I entered the commerical nuke business in 1984 in my early twenties. One older tech I learned from had also been a “meter swinger” as a twenty-something. One of his first jobs? Surveying Army guys after stuff like this:
Were the soldiers “hot”? Er…yes. Yes, they were. They’d ccome in from the field and he’d measure their thyroids, where the radioiodine builds up. He’d get readings in the hundreds of mrem per hour. That’s four to five orders of magnitude above background, without seeing the beta radiation emitted by the iodine. 100% of that radiation was absorbed by the thyroid or surrounding tissue.
In later years a number of those soldiers had to take medical radioiodine to kill off their damaged or cancerous thyroids. But I don’t think “irony” is the word I’m looking for. Pioneers always get the arrows. We can’t know how stupid some things are until we gather enough information to know how stupid they are.
If you’re familiar with radiation’s enormous scope and utility in modern medicine, you probably agree it has been, by now, a net benefit for humanity. But that doesn’t change how foolish and mortally dangerous “atomic acclimation” was.

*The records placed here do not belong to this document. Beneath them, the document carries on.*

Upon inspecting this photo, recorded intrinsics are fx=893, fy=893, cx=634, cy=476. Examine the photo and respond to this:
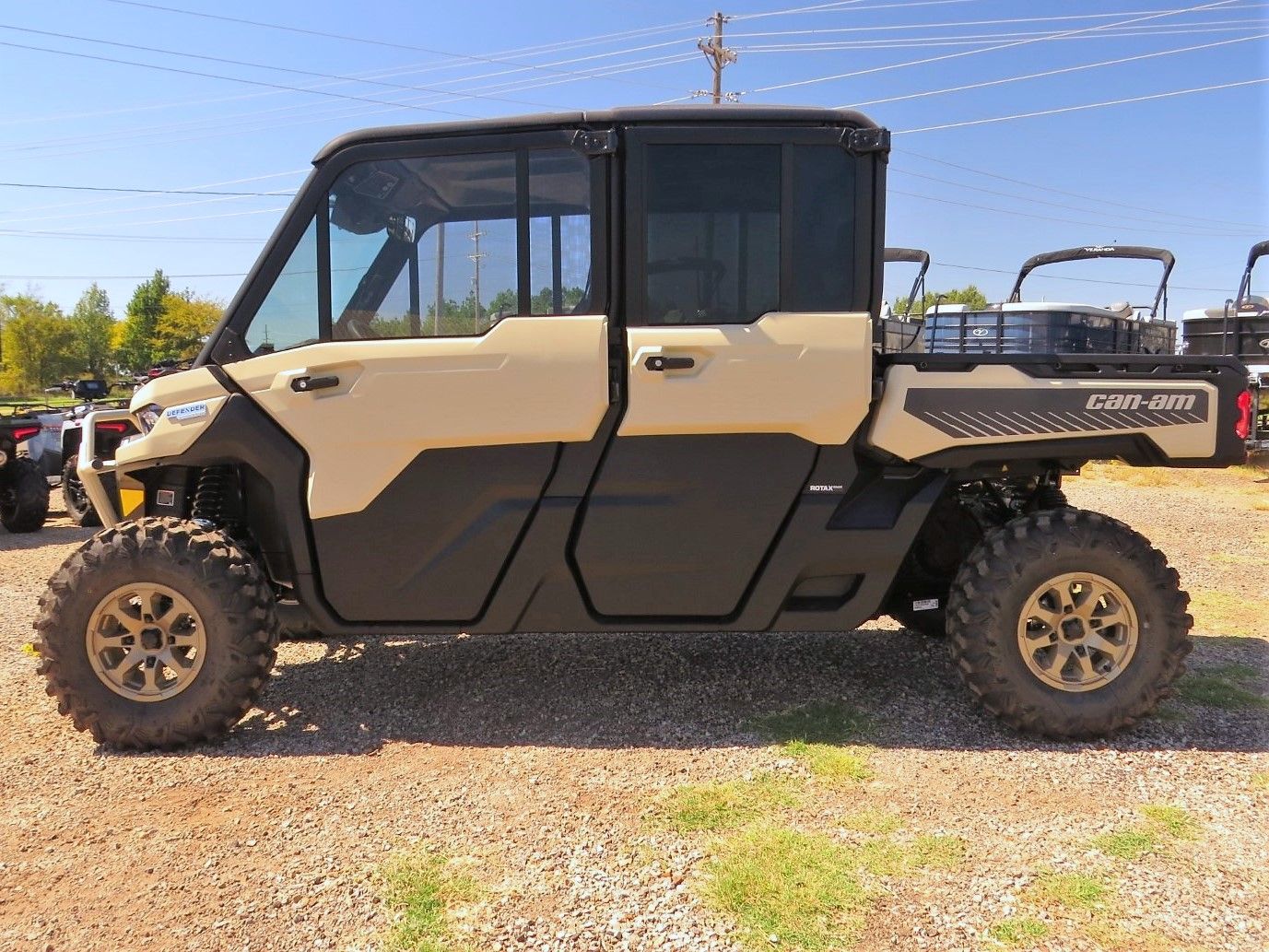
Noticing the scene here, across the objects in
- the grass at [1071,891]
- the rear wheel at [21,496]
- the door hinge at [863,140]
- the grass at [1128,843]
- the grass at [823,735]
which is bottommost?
the grass at [1071,891]

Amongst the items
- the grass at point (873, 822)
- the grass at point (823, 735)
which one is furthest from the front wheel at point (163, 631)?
the grass at point (873, 822)

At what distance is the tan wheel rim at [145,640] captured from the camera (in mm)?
3787

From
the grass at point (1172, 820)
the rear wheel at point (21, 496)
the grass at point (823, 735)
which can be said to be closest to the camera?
the grass at point (1172, 820)

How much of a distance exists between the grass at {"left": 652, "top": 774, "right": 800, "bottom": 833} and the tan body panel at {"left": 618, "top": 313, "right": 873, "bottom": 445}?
4.65ft

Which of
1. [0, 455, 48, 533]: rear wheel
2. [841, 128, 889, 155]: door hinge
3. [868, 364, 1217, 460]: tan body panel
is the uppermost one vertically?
[841, 128, 889, 155]: door hinge

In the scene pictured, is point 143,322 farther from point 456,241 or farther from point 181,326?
point 456,241

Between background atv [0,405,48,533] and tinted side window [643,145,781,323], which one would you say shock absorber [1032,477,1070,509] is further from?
background atv [0,405,48,533]

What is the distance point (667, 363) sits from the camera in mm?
3654

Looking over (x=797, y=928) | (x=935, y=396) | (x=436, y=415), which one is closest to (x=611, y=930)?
(x=797, y=928)

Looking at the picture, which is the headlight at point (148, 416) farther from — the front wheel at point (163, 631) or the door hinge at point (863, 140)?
the door hinge at point (863, 140)

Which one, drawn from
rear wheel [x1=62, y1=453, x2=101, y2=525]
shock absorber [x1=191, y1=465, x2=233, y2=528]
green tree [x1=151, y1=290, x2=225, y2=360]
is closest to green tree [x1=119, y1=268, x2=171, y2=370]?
green tree [x1=151, y1=290, x2=225, y2=360]

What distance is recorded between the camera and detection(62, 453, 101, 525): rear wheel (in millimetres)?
10398

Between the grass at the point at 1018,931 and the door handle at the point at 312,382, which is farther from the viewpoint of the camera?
the door handle at the point at 312,382

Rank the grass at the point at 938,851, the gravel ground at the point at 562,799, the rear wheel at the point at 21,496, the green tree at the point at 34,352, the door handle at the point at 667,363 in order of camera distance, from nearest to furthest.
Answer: the gravel ground at the point at 562,799
the grass at the point at 938,851
the door handle at the point at 667,363
the rear wheel at the point at 21,496
the green tree at the point at 34,352
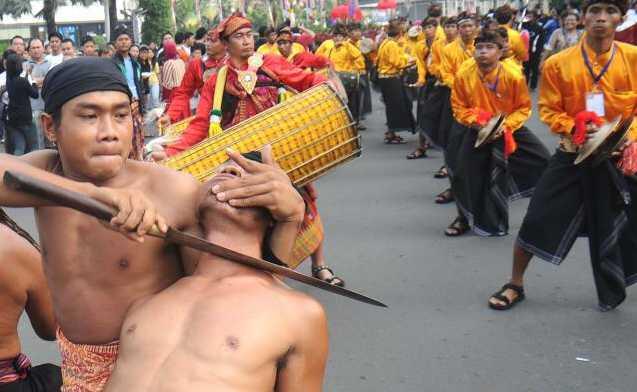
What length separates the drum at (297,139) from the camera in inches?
141

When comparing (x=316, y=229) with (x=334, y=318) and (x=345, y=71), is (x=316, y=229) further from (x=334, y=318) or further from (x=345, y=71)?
(x=345, y=71)

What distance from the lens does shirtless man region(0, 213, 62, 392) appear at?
2604 millimetres

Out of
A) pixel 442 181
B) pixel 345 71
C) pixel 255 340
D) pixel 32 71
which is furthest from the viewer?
pixel 345 71

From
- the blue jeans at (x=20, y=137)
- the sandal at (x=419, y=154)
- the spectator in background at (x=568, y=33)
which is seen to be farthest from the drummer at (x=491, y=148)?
the spectator in background at (x=568, y=33)

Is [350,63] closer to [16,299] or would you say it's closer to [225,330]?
[16,299]

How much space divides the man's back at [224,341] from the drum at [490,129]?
4084 mm

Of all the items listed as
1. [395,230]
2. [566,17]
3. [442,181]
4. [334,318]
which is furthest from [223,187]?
[566,17]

(UPDATE–Shortly after posting this, saw another article on Nobel prize-winning Hermann Muller and his betrayal of science. Muller may not have caused as many untimely deaths as Rachel Carson. Then again, maybe he did.)
It’s interesting that when these tests are brought up by the, let’s say, educationally challenged, they always forget that the Soviets were doing the exact same thing. It’s always just “oh, zze evil amerikeinz, zzey have tested zzem nukes on zzeir own soldierz!”